What is being asked -> All the data should come back exactly as it was given.

+---+

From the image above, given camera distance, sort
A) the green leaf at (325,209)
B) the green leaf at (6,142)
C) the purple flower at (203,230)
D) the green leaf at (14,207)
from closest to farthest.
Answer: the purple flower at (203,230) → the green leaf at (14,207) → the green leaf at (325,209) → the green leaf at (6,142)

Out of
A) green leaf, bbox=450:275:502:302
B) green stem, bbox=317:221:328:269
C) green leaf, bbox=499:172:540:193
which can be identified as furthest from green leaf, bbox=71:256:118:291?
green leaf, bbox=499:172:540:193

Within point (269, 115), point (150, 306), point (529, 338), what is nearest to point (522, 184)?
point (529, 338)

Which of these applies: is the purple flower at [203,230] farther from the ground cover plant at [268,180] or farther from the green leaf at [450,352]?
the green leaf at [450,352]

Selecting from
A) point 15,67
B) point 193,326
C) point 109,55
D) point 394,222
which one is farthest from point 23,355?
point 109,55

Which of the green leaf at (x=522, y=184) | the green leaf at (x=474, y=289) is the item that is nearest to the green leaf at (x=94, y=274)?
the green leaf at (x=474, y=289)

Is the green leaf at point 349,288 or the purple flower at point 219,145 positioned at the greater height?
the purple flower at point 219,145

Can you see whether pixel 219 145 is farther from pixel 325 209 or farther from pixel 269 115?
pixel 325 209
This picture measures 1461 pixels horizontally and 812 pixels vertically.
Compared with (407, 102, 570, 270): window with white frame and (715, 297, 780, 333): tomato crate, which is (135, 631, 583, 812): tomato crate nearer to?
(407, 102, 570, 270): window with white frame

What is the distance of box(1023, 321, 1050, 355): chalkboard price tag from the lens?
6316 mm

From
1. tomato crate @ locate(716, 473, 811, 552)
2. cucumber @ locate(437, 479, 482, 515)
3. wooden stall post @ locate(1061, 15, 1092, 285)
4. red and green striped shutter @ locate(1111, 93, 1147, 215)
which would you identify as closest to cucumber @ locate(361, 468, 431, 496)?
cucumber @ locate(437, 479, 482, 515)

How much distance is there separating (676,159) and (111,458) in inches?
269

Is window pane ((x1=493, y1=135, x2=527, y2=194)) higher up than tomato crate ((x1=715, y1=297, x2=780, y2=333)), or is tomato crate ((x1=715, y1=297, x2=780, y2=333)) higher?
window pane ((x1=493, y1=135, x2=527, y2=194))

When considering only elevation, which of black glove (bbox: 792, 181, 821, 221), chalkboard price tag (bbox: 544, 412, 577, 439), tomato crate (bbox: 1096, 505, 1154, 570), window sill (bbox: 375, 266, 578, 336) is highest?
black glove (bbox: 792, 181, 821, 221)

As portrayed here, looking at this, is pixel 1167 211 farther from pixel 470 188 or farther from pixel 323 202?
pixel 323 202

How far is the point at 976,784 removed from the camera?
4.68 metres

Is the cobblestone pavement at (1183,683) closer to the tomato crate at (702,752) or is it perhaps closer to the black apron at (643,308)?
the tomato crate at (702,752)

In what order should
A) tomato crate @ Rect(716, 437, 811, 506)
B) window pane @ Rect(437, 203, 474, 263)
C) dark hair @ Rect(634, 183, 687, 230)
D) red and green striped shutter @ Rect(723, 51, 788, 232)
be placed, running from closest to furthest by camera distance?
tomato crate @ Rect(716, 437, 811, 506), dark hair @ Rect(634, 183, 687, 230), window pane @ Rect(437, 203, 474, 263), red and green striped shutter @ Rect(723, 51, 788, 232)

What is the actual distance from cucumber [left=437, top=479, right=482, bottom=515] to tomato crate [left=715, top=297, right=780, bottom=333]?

+---+

Solution ->
From the image above, given camera distance, sort
A) the green leaf at (325,209)
B) the green leaf at (6,142)
C) the purple flower at (203,230)
D) the green leaf at (14,207)
from closest to farthest.
Answer: the purple flower at (203,230) → the green leaf at (14,207) → the green leaf at (325,209) → the green leaf at (6,142)

Out of
A) green leaf, bbox=450:275:502:302
B) green stem, bbox=317:221:328:269
C) green leaf, bbox=499:172:540:193
which can be identified as furthest from green leaf, bbox=71:256:118:291?
green leaf, bbox=499:172:540:193

Within point (269, 115), point (150, 306), point (529, 338), what is nearest to point (522, 184)?
point (529, 338)

Which of these applies: is the purple flower at [203,230] farther from the ground cover plant at [268,180] or farther from the green leaf at [450,352]?
the green leaf at [450,352]

Selecting from
A) point 15,67
B) point 193,326
C) point 109,55
D) point 394,222
which one is farthest from point 23,355?
point 109,55

Which of the green leaf at (x=522, y=184) | the green leaf at (x=474, y=289) is the item that is nearest to the green leaf at (x=94, y=274)?
the green leaf at (x=474, y=289)

Is the green leaf at point 349,288 or the purple flower at point 219,145 positioned at the greater height?
the purple flower at point 219,145

Can you see whether pixel 219 145 is farther from pixel 325 209 or farther from pixel 269 115?
pixel 325 209
This picture measures 1461 pixels horizontally and 812 pixels vertically.
Compared with (407, 102, 570, 270): window with white frame and (715, 297, 780, 333): tomato crate, which is (135, 631, 583, 812): tomato crate nearer to?
(407, 102, 570, 270): window with white frame

What is the distance of box(1023, 321, 1050, 355): chalkboard price tag from the lens?
6316 mm

From
1. tomato crate @ locate(716, 473, 811, 552)
2. cucumber @ locate(437, 479, 482, 515)
3. wooden stall post @ locate(1061, 15, 1092, 285)
4. red and green striped shutter @ locate(1111, 93, 1147, 215)
which would you identify as closest to cucumber @ locate(361, 468, 431, 496)?
cucumber @ locate(437, 479, 482, 515)

How much distance is there separating (676,159) and (111,458) in inches?
269

Is window pane ((x1=493, y1=135, x2=527, y2=194)) higher up than tomato crate ((x1=715, y1=297, x2=780, y2=333)), or is tomato crate ((x1=715, y1=297, x2=780, y2=333)) higher?
window pane ((x1=493, y1=135, x2=527, y2=194))

When considering only elevation, which of black glove (bbox: 792, 181, 821, 221), chalkboard price tag (bbox: 544, 412, 577, 439), tomato crate (bbox: 1096, 505, 1154, 570), window sill (bbox: 375, 266, 578, 336) is highest?
black glove (bbox: 792, 181, 821, 221)

As portrayed here, looking at this, is pixel 1167 211 farther from pixel 470 188 or farther from pixel 323 202?
pixel 323 202

How far is the point at 976,784 removed from the camera?
4.68 metres

Is the cobblestone pavement at (1183,683) closer to the tomato crate at (702,752) or is it perhaps closer to the black apron at (643,308)?
the tomato crate at (702,752)

In what order should
A) tomato crate @ Rect(716, 437, 811, 506)
B) window pane @ Rect(437, 203, 474, 263)
C) dark hair @ Rect(634, 183, 687, 230)
D) red and green striped shutter @ Rect(723, 51, 788, 232)
be placed, running from closest to furthest by camera distance?
tomato crate @ Rect(716, 437, 811, 506), dark hair @ Rect(634, 183, 687, 230), window pane @ Rect(437, 203, 474, 263), red and green striped shutter @ Rect(723, 51, 788, 232)

What is the actual distance from cucumber [left=437, top=479, right=482, bottom=515] to tomato crate [left=715, top=297, right=780, bottom=333]?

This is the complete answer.